The Gold Digger: Are Women Trading Beauty for Big Money?

Sarah Jones
2 min readApr 12, 2017

McClintock’s “Beauty and Status: The Illusion of Exchange in Partner Selection?” https://www.jstor.org/stable/pdf/43187555.pdf

Source: Odyssey

The idea of the “gold digger” is constant in the media, and centers mostly around the idea of young, hot women looking for an older, less attractive man who has a lot of money. This idea has been supported in the past by evolutionary ideas that men look for more attractive mates while women look for breadwinners.

This claim, called the beauty-status exchange theory, asserts that beautiful women have traded their attractiveness for men with more money. It is an idea that has been supported by research in the past. However, Elizabeth Aura McClintock set out to examine whether this claim was really true. She changed her measurement of status from current years of education, to things like projected socioeconomic status and projected income. McClintock also argued that in relationships, men tend to also be older in comparison to their partner, which would explain the appearance of men having spent more time in school. By changing the factors and variables of the study, McClintock hoped to create a more realistic study, not influenced by unimportant variables.

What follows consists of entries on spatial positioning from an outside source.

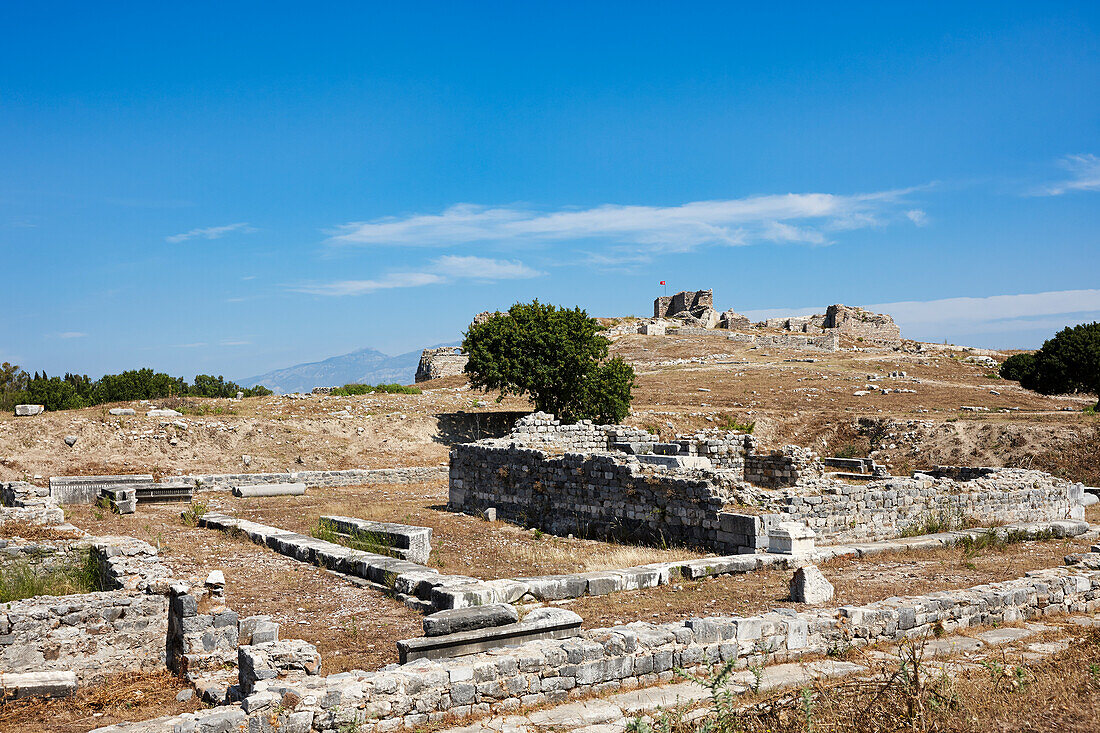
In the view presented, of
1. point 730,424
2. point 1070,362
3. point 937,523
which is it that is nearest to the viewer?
point 937,523

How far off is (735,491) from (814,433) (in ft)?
67.4

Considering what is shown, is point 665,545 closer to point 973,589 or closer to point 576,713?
point 973,589

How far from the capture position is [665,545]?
14.1 metres

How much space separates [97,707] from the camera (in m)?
6.87

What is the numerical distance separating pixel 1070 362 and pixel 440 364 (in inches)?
1711

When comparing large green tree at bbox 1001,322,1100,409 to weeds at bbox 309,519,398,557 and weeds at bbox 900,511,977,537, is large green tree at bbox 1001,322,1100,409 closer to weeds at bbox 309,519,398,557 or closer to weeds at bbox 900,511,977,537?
weeds at bbox 900,511,977,537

First, McClintock looked into past studies about what men and women find most important in a potential mate. The most important factor seems to be finding a partner similar to oneself, which is called matching. For example, those who come from the same socioeconomic status tend to pair up much more than those who do not. Since the socioeconomic status is also related to how attractive they are, the two variables are not exclusive, but inform each other. Therefore, since people choose partners with the same level of education achievement, they are also choosing people who are similarly attractive.

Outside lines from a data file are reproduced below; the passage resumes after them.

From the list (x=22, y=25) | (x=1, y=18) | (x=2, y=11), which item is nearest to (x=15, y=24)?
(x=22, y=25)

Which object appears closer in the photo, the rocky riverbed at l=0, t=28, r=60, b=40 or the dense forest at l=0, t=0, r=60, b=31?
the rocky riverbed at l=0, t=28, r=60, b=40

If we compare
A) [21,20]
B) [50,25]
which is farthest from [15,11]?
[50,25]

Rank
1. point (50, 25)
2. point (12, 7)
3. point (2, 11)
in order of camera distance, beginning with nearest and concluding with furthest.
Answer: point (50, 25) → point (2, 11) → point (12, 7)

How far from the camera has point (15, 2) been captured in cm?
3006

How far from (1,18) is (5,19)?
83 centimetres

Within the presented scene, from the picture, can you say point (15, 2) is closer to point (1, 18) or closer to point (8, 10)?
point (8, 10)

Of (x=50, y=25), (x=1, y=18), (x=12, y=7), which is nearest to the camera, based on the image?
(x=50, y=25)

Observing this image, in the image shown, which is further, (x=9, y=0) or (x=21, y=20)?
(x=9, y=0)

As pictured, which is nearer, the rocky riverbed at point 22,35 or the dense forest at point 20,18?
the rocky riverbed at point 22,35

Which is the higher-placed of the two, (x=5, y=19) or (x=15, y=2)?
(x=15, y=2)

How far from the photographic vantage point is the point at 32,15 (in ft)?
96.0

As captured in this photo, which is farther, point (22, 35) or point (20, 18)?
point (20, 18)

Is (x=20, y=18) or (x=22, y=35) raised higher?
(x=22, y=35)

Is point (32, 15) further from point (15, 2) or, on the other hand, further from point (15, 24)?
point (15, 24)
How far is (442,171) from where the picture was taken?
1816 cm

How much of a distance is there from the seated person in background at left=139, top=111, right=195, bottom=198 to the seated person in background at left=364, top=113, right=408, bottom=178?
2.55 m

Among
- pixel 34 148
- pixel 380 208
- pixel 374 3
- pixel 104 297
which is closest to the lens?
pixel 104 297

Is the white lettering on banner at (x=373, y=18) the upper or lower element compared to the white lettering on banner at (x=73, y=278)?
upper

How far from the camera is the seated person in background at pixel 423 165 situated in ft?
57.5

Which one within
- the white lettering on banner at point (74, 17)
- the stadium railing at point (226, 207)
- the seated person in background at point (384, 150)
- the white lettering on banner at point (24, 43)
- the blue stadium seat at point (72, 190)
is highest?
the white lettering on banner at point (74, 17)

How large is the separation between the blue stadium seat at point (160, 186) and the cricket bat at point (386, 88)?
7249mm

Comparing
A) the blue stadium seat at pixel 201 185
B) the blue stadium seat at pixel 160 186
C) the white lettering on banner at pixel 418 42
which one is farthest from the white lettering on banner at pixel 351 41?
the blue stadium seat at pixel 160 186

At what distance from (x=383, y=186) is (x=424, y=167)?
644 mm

The beauty-status exchange theory falls flat in McClintock’s study, as she found that couples matched with attractiveness level, whether or not they differed in status. This is in direct contradiction of what the beauty-status exchange theory claims, which would have been that more attractive women were choosing less attractive men.

In the end, the idea of the “gold digger” can no longer be considered a common occurrence. Basically, men and women like to date people who are similar to them, whether that be how much money they make, how much education they have obtained, or how attractive they are.